Buying a home can be a bewildering process, and mastering the finer points of homeownership takes time. Becoming familiar with the related terminology can be like learning a foreign language. Among the most frequently confused terms are appraisal and assessment. What’s the difference?

Appraisals usually take place when a hired appraiser calculates the fair market value of a home for lending purposes. Because banks typically won’t lend you more than a home is worth, the amount of your mortgage may be determined based on the amount for which the home appraises. Fair market value (FMV) refers to the estimated price for which the house would likely sell under current market conditions. This figure is most easily determined by the sales price (if the home recently changed hands), but in the absence of a recent sale, FMV can be calculated through other means including an analysis of recently sold comparable properties.

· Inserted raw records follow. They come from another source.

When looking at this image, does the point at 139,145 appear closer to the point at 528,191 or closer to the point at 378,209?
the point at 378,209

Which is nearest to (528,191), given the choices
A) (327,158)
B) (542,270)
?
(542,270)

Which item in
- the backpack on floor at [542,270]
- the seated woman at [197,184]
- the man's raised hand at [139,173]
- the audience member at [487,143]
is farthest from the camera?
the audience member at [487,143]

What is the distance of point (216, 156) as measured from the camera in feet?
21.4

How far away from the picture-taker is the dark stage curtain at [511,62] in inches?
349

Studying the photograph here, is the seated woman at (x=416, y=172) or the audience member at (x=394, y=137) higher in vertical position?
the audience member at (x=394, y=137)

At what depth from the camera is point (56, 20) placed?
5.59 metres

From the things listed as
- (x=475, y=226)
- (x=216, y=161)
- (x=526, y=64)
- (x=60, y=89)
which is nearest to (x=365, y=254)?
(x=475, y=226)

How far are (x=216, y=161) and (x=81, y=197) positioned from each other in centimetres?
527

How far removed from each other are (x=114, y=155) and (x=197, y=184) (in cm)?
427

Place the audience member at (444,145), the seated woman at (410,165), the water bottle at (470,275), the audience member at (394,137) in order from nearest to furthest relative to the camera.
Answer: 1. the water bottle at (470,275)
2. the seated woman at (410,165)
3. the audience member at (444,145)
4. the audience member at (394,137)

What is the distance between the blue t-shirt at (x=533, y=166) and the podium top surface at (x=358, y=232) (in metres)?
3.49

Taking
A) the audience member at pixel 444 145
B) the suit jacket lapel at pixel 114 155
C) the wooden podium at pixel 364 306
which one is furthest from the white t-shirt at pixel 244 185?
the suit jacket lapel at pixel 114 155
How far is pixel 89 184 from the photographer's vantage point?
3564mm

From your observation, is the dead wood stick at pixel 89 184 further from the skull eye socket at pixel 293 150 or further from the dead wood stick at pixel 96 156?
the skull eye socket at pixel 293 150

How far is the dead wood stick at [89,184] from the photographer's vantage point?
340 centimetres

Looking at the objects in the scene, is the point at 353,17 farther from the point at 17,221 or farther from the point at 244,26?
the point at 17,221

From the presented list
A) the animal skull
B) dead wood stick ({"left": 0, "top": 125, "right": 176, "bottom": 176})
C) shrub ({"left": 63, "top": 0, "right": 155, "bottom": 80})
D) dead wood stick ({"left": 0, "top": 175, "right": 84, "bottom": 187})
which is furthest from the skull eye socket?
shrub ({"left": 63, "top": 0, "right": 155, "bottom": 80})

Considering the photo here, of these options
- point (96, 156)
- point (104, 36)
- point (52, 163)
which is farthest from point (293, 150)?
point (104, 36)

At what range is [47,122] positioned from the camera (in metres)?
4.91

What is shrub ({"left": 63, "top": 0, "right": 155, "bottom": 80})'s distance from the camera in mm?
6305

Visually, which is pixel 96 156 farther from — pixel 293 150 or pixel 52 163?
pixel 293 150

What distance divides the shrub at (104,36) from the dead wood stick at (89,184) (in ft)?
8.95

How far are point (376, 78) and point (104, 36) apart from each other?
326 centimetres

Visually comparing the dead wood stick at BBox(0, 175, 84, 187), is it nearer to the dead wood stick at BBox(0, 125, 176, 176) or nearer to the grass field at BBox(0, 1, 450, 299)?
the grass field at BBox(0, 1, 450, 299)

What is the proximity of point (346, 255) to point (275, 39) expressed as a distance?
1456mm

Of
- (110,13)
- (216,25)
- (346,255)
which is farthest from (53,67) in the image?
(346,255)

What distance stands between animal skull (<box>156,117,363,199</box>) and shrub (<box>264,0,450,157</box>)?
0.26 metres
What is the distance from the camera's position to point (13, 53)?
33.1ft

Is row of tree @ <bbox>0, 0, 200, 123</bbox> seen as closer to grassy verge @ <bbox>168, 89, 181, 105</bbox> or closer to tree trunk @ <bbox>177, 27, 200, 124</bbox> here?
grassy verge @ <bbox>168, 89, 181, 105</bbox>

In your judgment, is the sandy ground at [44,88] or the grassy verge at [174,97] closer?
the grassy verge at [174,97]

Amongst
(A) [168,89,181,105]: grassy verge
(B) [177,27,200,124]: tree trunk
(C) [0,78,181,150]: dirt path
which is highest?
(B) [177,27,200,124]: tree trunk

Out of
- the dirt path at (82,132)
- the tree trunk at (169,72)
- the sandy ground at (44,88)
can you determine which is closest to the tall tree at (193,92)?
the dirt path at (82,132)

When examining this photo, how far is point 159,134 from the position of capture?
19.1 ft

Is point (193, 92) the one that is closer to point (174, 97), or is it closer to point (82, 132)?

Assessments occur in a taxation context and are undertaken by your county’s tax assessor board in order to determine how much you owe in property taxes. Theoretically, homes are assessed annually. In reality, reassessment is formulaic and generally occurs only every few years to account for a standard estimated rate of appreciation or whenever there’s some noteworthy event such as a sale or inheritance. Assessments usually amount to approximately 40% of a given property’s appraised value (which is based on FMV), but other factors can figure into the equation as well (e.g., the size, age, condition, and location of the property).

Knowing the difference between these two terms will help make the home buying process a bit easier!